--- START ---

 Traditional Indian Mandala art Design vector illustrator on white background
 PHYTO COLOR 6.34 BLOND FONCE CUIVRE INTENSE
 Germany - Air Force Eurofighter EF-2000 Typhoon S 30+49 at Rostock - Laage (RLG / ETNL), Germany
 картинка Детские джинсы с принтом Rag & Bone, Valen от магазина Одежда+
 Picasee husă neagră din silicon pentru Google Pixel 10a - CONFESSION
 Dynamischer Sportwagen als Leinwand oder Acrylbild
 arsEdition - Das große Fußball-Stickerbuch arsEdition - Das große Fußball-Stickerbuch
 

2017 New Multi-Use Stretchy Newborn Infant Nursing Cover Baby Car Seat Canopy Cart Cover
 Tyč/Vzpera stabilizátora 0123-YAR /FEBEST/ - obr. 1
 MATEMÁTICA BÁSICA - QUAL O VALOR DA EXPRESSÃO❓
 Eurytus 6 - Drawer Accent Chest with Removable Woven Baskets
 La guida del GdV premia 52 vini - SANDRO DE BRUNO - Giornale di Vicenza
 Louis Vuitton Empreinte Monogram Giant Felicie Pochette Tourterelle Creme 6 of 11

--- END ---
--- START ---

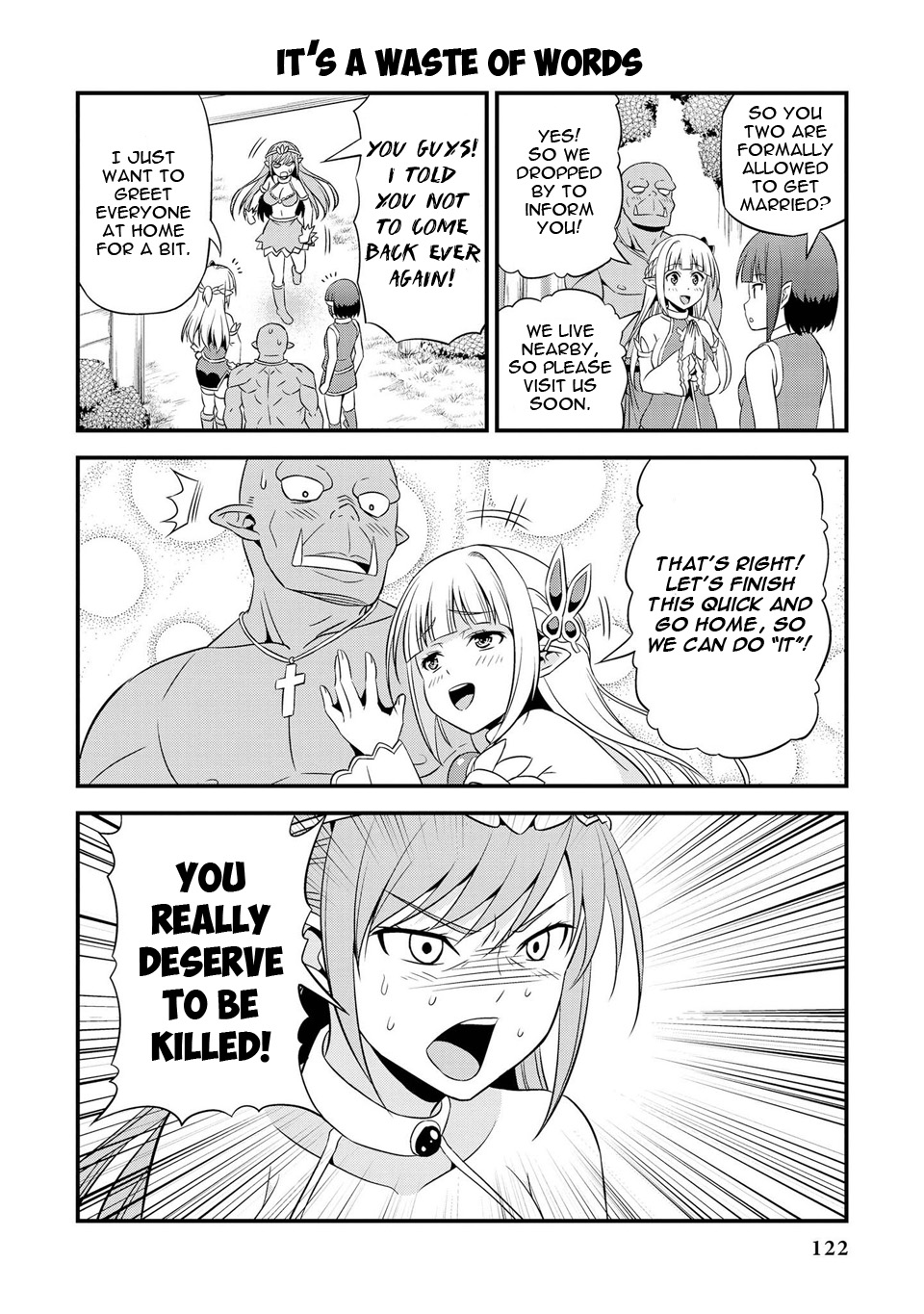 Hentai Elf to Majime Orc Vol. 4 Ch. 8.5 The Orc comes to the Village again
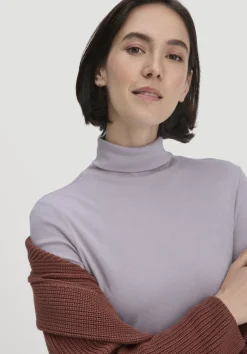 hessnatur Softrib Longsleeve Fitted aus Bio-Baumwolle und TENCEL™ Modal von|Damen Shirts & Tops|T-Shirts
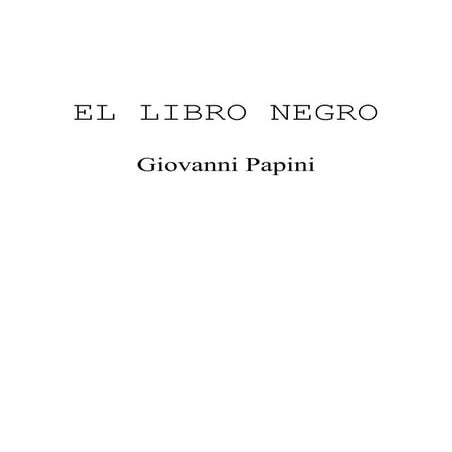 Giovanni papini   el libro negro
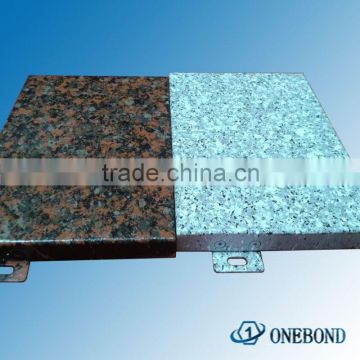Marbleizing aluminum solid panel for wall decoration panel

--- END ---
--- START ---

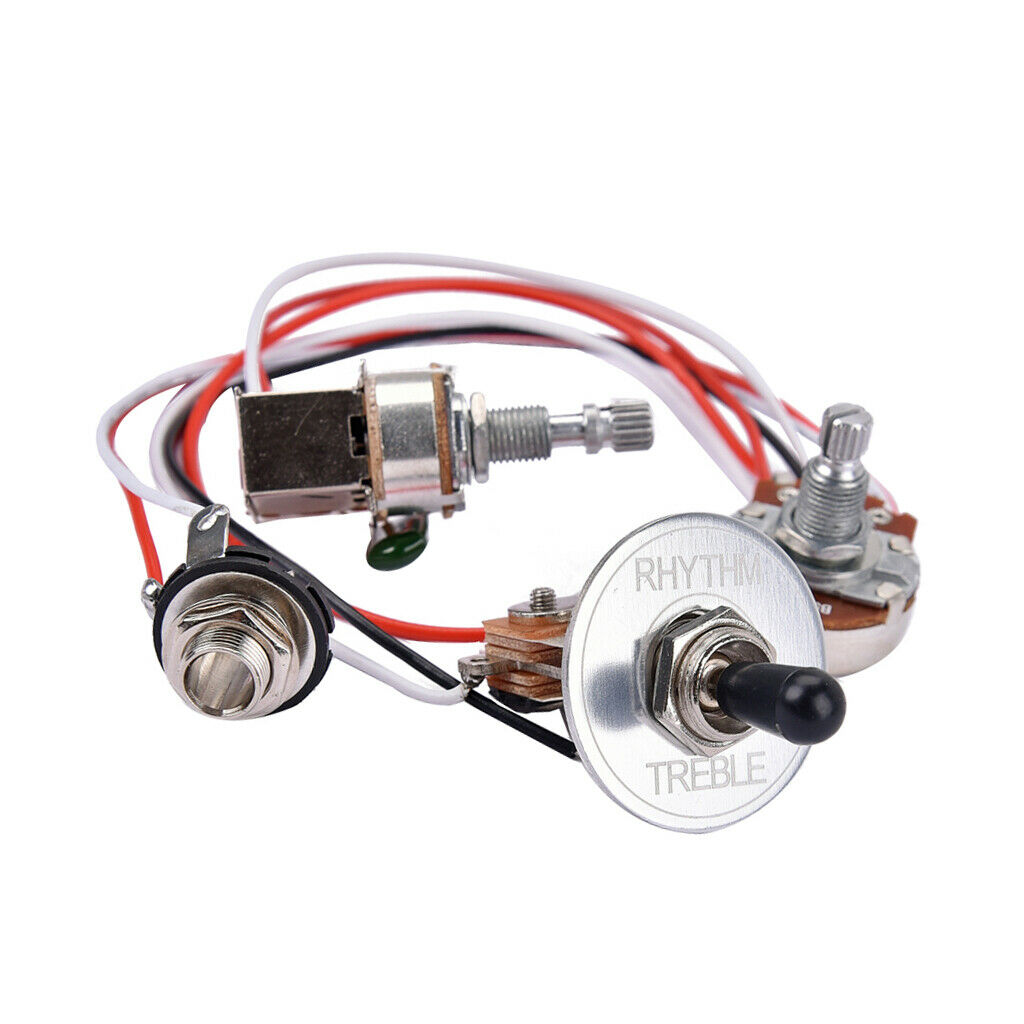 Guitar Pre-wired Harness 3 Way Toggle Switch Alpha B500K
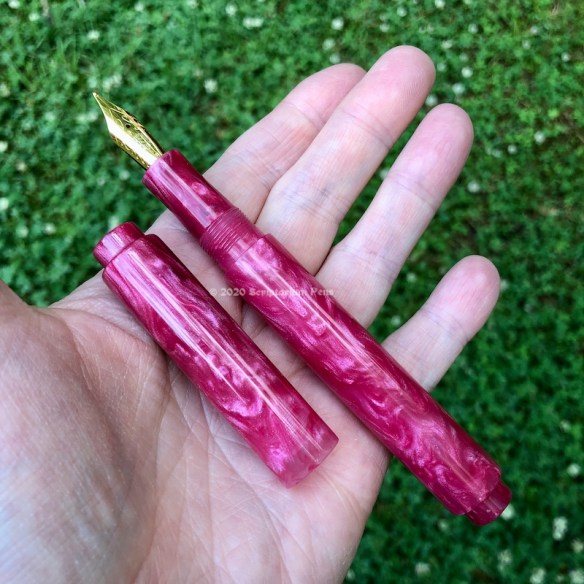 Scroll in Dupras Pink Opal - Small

--- END ---

*Exercise requirements*
Once you find the line with "2017 New Multi-Use" above, print it and every line after it up to and including the line with "Louis Vuitton Empreinte", exactly as written and nothing else.

*Exercise answer*
2017 New Multi-Use Stretchy Newborn Infant Nursing Cover Baby Car Seat Canopy Cart Cover
 Tyč/Vzpera stabilizátora 0123-YAR /FEBEST/ - obr. 1
 MATEMÁTICA BÁSICA - QUAL O VALOR DA EXPRESSÃO❓
 Eurytus 6 - Drawer Accent Chest with Removable Woven Baskets
 La guida del GdV premia 52 vini - SANDRO DE BRUNO - Giornale di Vicenza
 Louis Vuitton Empreinte Monogram Giant Felicie Pochette Tourterelle Creme 6 of 11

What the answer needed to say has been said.